Task to carry out: Apart from the pictures, reproduce the data below exactly as it stands.
*** Records for this task ***
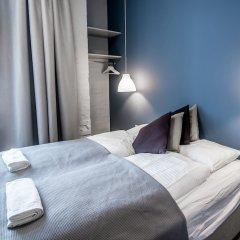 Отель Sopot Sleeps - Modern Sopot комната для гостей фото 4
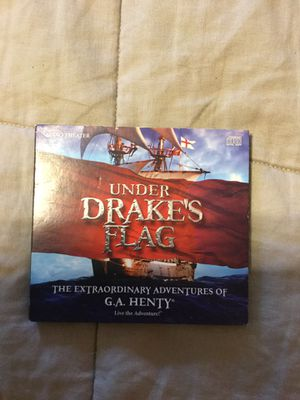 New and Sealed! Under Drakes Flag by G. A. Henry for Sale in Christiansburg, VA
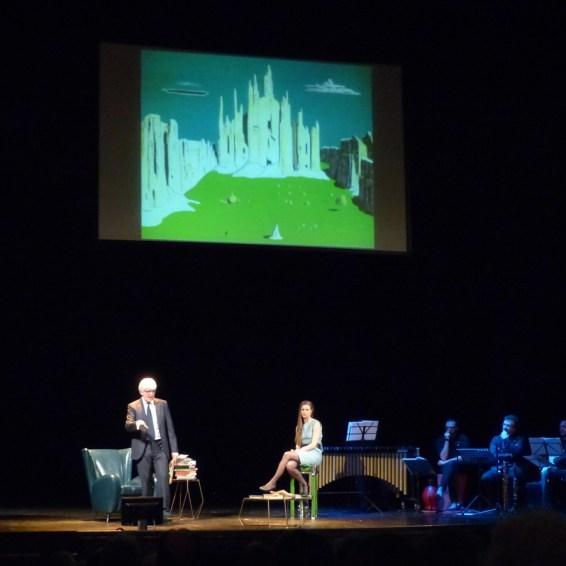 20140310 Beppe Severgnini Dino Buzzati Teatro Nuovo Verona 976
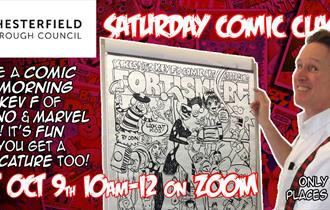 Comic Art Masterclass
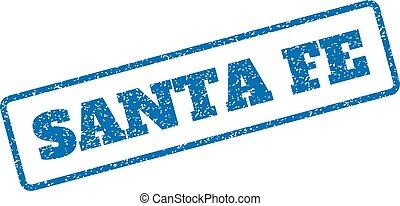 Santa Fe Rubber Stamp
*** End of Records for this task ***
Response:
 Отель Sopot Sleeps - Modern Sopot комната для гостей фото 4
 New and Sealed! Under Drakes Flag by G. A. Henry for Sale in Christiansburg, VA
 20140310 Beppe Severgnini Dino Buzzati Teatro Nuovo Verona 976
 Comic Art Masterclass
 Santa Fe Rubber Stamp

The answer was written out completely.